Bağdat - Nur Al-Hamza 34 yaşında cesur bir gazeteci. Ar TV uydu kanalında spikerlik ve haber sunuculuğu yapıyor. Ajansımıza medya ve gazeteciliğe başlama öyküsünü anlatırken en başında da “Medyada kadınların yalnızca şeklen ve güzellik standartlarına uygun olarak seçilmesini” reddettiğini söyleyerek başlıyor. Ortadoğu’da gazetecilik yapmak üstelik de bunu ‘kadın başına’ yapmanın kendisiyle getirdiği onlarca sorunun var olduğunun altını çizen Nur Hamza, mesleki ve yapısal sorunların ötesinde toplumsal sorunlardan kaynaklı çok sayıda kadının çalışamaz hale geldiğini belirtiyor. Bu sorunlardan biri de resmi standartların altında çalışmak zorunda kalmak.

“Tacizlere asla boyun eğmeyeceğim...”

Bundan tam 7 yıl önce mesleğine adım attığı günleri bize anlatırken o günleri tekrar yaşadığını söyleyerek, devam eden Nur Hamza, "Kadınların medyada maruz kaldığı şantaj karşısında şok oldum. Ün sahibi olmak için ya da kadınları görsel olarak kullanmak için birçok ahlaksız meseleye şahit oldum. Yeterli farkındalığa sahip olmayan kadınların ise buna razı geldiklerine de şahit oldum. Taciz ve sömürünün kurbanı olan kadınları gördükten sonra aslında çok daha öfkelenerek mesleğe sarıldım. Bir söz vererek başladım kendi kendime; ayartmalara, tacizlere asla boyun eğmeyeceğim...” sözleri ile kadın gazetecilerin yaşadığı zorluklara dikkat çekiyor.

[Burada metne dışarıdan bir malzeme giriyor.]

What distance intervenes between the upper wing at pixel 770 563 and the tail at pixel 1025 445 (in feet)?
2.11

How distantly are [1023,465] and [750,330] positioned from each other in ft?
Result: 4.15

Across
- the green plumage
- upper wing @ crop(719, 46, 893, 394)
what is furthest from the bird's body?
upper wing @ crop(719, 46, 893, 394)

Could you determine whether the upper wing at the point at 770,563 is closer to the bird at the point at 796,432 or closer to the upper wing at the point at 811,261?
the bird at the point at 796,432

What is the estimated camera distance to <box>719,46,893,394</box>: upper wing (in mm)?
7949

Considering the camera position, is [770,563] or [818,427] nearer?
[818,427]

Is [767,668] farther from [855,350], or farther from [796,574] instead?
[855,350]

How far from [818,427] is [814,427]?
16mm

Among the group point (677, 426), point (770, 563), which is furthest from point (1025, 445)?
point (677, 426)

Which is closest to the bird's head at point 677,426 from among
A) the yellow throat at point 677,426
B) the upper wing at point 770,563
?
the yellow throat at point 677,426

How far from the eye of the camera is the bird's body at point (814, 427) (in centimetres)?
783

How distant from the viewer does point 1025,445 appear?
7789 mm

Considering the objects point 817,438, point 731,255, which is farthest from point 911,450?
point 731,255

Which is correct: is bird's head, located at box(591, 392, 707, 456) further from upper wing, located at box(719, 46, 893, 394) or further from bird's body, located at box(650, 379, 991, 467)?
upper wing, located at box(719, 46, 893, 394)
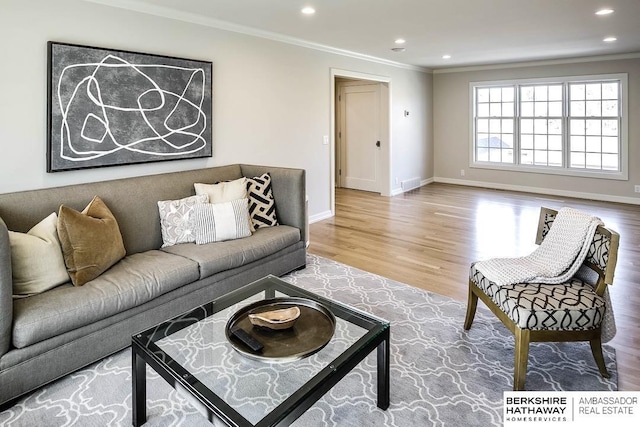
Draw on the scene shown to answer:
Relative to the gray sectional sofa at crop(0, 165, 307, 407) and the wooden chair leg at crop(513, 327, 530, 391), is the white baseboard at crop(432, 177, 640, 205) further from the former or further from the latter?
the wooden chair leg at crop(513, 327, 530, 391)

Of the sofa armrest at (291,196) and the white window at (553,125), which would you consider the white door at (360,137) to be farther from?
the sofa armrest at (291,196)

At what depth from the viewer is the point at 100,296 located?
2.35 m

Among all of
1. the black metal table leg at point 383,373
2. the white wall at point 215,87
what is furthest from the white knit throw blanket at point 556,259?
the white wall at point 215,87

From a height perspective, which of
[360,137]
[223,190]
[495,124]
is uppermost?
[495,124]

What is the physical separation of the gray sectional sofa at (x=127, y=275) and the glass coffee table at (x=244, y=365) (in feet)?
1.94

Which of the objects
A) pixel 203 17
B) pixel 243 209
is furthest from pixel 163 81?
pixel 243 209

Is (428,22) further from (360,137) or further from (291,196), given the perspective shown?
(360,137)

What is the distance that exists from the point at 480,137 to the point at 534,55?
200 centimetres

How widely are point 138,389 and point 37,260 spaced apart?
1045mm

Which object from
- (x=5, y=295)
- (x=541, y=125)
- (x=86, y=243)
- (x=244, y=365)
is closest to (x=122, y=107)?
(x=86, y=243)

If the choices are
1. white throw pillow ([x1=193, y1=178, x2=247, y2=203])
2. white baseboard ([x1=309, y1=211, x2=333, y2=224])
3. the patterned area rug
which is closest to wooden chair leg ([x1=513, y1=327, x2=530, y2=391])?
the patterned area rug

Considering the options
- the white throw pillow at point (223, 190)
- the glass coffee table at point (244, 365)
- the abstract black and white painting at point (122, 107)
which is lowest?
the glass coffee table at point (244, 365)

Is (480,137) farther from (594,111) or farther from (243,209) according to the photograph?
(243,209)

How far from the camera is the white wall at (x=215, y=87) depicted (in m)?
2.92
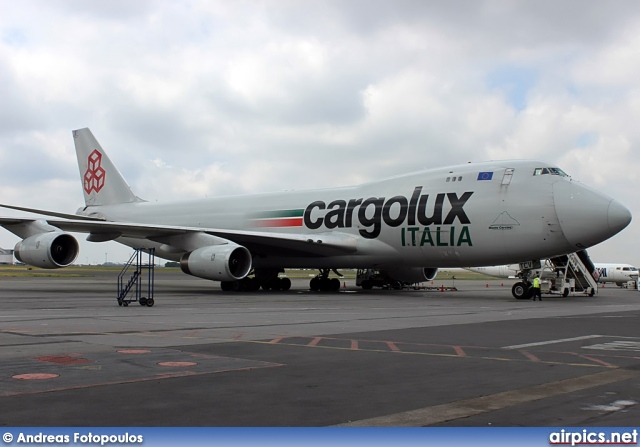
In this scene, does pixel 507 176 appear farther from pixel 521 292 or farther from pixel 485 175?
pixel 521 292

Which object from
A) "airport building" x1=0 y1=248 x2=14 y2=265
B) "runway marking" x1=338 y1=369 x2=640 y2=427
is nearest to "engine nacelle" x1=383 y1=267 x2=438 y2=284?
"runway marking" x1=338 y1=369 x2=640 y2=427

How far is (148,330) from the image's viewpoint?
12.5 m

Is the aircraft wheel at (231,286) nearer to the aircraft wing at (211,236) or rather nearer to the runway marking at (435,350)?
the aircraft wing at (211,236)

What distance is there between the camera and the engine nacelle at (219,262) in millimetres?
26344

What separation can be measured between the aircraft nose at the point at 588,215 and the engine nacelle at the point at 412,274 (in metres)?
10.4

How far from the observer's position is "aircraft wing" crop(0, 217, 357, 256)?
28.0m

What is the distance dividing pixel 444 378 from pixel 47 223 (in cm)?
2472

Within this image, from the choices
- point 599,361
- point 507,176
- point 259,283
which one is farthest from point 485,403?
point 259,283

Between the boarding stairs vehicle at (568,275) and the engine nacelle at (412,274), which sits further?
the engine nacelle at (412,274)

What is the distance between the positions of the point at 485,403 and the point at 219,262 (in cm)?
2084

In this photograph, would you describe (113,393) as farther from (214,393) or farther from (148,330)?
(148,330)

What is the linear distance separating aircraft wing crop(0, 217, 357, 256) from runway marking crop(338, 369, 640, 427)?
2102cm

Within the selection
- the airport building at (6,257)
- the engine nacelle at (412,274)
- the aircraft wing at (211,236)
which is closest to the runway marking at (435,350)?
the aircraft wing at (211,236)

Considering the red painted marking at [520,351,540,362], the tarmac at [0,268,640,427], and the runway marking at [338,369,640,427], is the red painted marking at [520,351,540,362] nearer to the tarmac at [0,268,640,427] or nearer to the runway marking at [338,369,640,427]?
the tarmac at [0,268,640,427]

“Kadın gazeteciler iş bulmakta zorlanıyor”

Kayırmacılığın birçok kişiyi izleyiciye hiçbir faydası olmayan boş içerikli programlar sunmaya yönelttiğine dikkat çeken Nur Hamza, sözlerine şöyle devam ediyor: "Bu, kadınların bu ortamda özellikle kafa karışıklığı ve ayrımcılık ışığında iş bulma fırsatlarının olmamasına yol açıyor. Kadın gazeteciler hakikaten iş bulmakta zorlanıyorlar özellikle de kaliteli iş. Programlara sponsor olan bazı televizyon istasyonları ve firmaların kadınları kültürlerine, potansiyellerine ve yeteneklerine göre seçmediğini, güzellik merkezlerinden mezun olan kadınlara odaklandığını, bu da bizim alanımızı geriye doğru götüren bir husustur. Aslında mesleki anlamda geriye götürürken toplumsal anlamda da bir geriye götürüş de var. Çünkü toplumların farkındalığını etkiliyor, özellikle de bu programlar gençlerin farkındalığını artırır ve onların düşünce ve tutumlarını etkiler. Seçimlerinizde görselliğe önem verdiğiniz hissettirdiğinizde algılar da o yöne kayıyor.”

“Birçok projeye imza atmak istiyorum”

Geleceğe dair ve yapmak istediklerine dair çok sayıda projeye imza atmak istediğini fakat önceliklerinin olduğunu vurgulayan Nur Hamza, “Üretim yapan, kadınları, toplumu üretime sevk eden programlara imza atmak istiyorum. Kadınların farkındalıklarını arttıracak, bilinç düzeyini yükseltecek projelerde yer almak istiyorum. Ülkemin ve Ortadoğu’nun kadın yeteneklerine yer veren programların çoğalmasını istiyorum ve böyle bir programı sunmayı arzuyla bekliyorum” diyor.

“Kadınlar ön yargıları kırabilir”

Nur Hamza konuşmasının sonunda, medya alanına girmek isteyen bir kadının güçlü ve etkili bir kişiliğe sahip olması ve hedeflerine ulaşmak için çok çalışması gerektiğini vurgularken, ön yargıları ve toplumsal yargıları kadınların kırabileceğini de hatırlatıyor.